DriftDB’s comprimise here is to silo the world into independent rooms, akin to rooms in a chat service. Rooms are identified by a random string which doubles as a bearer token, so only people invited by someone in the room can connect to the room.

We designed DriftDB with this assumption because we observed that people building low-stakes multiplayer apps were already implicitly relying on this assumption. But it does mean that if you want to build something that involves putting untrusted strangers in the same room, or has high-stakes outside of the room (e.g. for-money online poker), DriftDB is not a good fit.

Ordered Broadcast Channel

The atomic unit of data in DriftDB is a message. Messages can be any non-null JSON value. The contents of messages are opaque to DriftDB’s operations.

Every connection in DriftDB is scoped to a room. Messages sent over a connection are scoped to the same room as the connection.

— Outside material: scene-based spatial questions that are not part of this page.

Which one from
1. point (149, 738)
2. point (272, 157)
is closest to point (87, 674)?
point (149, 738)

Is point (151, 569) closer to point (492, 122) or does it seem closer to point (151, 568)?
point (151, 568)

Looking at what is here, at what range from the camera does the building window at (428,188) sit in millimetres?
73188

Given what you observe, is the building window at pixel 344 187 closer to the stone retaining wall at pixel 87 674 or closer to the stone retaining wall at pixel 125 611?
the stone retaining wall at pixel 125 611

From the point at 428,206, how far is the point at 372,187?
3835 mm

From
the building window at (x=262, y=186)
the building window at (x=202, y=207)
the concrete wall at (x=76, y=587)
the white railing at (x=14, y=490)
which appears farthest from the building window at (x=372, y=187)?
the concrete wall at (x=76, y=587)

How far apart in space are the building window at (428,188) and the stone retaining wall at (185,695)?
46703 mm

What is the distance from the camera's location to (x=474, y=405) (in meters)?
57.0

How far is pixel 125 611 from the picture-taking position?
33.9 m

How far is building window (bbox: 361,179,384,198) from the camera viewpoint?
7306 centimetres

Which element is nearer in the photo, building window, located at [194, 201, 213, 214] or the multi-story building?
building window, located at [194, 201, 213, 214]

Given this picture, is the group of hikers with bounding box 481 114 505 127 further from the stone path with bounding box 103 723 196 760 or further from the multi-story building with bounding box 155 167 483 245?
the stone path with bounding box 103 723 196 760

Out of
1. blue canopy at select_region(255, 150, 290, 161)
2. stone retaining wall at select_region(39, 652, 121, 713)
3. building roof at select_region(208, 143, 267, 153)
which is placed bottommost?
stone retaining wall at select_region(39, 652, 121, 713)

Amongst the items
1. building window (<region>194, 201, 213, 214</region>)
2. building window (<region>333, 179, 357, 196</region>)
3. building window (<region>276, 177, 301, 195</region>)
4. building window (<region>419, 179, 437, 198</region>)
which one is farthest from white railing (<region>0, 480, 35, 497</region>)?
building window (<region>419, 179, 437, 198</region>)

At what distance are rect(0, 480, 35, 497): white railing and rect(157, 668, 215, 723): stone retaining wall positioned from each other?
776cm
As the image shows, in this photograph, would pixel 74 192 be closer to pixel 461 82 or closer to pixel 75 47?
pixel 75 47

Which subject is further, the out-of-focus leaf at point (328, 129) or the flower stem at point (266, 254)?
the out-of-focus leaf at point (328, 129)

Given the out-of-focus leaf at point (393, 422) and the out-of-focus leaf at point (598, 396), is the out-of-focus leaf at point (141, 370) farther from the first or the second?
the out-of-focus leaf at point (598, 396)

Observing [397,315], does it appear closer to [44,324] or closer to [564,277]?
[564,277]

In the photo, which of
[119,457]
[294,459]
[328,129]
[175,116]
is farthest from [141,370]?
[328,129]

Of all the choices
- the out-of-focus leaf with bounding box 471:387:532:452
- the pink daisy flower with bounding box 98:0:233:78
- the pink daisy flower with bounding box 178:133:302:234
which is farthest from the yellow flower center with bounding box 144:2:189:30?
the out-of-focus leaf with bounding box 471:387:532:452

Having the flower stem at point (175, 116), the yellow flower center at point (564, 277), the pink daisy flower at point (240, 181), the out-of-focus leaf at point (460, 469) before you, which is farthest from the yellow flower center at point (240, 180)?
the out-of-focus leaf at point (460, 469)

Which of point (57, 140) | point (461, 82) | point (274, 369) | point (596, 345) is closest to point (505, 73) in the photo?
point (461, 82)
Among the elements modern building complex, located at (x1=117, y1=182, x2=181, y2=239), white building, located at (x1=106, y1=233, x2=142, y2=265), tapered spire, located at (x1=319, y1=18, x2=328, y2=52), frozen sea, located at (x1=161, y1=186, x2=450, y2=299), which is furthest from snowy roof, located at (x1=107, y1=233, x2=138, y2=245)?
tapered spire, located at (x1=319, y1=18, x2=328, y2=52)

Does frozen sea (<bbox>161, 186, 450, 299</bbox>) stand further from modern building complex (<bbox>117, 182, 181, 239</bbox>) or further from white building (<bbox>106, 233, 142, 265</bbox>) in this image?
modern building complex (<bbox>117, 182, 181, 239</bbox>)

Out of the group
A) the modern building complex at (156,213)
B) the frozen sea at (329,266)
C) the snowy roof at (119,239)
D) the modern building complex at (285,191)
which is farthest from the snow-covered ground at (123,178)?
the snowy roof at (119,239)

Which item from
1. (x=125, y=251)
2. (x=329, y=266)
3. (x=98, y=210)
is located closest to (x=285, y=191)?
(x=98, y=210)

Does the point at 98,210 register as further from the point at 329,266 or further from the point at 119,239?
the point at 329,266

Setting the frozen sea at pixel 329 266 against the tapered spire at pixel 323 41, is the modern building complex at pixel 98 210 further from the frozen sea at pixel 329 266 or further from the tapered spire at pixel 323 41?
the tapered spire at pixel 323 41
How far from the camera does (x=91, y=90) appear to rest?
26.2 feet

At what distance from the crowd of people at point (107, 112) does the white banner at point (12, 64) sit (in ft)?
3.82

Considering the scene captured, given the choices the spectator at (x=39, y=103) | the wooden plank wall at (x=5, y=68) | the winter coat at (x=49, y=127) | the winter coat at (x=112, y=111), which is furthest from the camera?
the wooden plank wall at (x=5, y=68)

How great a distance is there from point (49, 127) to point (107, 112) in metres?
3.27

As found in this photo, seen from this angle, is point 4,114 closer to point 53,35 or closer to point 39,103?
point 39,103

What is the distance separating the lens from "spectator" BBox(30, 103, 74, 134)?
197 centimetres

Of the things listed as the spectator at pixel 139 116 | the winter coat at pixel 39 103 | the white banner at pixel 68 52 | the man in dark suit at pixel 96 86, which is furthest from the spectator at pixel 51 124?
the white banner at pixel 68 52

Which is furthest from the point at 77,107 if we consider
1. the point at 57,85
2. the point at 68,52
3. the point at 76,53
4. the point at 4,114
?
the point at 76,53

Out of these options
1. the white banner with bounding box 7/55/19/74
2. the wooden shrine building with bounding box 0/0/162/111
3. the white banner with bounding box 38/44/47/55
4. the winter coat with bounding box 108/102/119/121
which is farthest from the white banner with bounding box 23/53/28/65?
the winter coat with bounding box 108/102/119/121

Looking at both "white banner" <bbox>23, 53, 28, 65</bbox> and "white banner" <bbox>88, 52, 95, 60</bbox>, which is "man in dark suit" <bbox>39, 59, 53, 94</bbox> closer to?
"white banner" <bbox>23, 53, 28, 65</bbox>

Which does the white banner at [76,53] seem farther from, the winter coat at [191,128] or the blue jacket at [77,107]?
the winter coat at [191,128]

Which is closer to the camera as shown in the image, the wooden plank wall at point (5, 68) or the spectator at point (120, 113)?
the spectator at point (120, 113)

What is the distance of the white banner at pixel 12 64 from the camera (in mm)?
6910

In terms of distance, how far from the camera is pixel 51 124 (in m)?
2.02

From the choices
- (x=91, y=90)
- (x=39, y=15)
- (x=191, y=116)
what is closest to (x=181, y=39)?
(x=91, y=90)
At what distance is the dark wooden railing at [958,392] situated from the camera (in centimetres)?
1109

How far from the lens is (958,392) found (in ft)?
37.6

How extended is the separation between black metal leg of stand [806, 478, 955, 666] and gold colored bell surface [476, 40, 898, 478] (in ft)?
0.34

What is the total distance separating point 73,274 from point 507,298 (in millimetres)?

Each room corresponds to an ordered stream of messages. Each client will receive every message sent in a room while they are connected, in the same order. When the server rebroadcasts a message, it gives it a sequence number which represents its position in the room’s sequence. The first message in each room is given the sequence number 1.

(Why 1 and not 0? It’s common to need to store the sequence number of the “last message received”, and starting sequence numbers at 1 allows us to default that to 0 before any messages have been received.)

Keys

Every message in DriftDB is associated with a key, which is a string. Any string is allowed, including the empty string.

Keys can be used by an application to multiplex any number of “logical” streams on top of the global stream that DriftDB provides. Keys also matter to DriftDB for the purpose of replays.

Replays

When a client connects to a room, DriftDB immediately includes the client in every broadcast to that room, but does not automatically replay old messages to the client.

Clients can request a replay of messages sent to a given key, optionally starting from a particular sequence number.

Internally, DriftDB stores messages in a hash map that associates each key with a growable ring buffer.

Actions

Messages sent by clients are accompanied by an action, which determines whether they are added to the global broadcast stream, and whether they are replayable.

DriftDB implements four actions.

append

The append action results in a message being broadcast, and added to the replayable stream for its key.

relay

The relay action results in a message being broadcast, but not added to the replayable stream for its key. relay messages are still treated as part of the ordered broadcast and given a unique sequence number, but are discarded immediately by DriftDB immediately after they are broadcast.

replace

The replace action broadcasts a message, and replaces the prior contents of the replay stream for just that message. You can think of replace as providing key-value semantics, where only the last value set for a given key is retained.

compact

Unlike the other actions, compact must be accompanied by a sequence number. Also unlike the other actions, the compact action does not broadcast the message. Instead, it deletes all messages from the replayable stream of the given key, up to and including the given sequence number.

compact then inserts the accompanying message as the first element in the replayable stream for the given key, with the sequence number provided.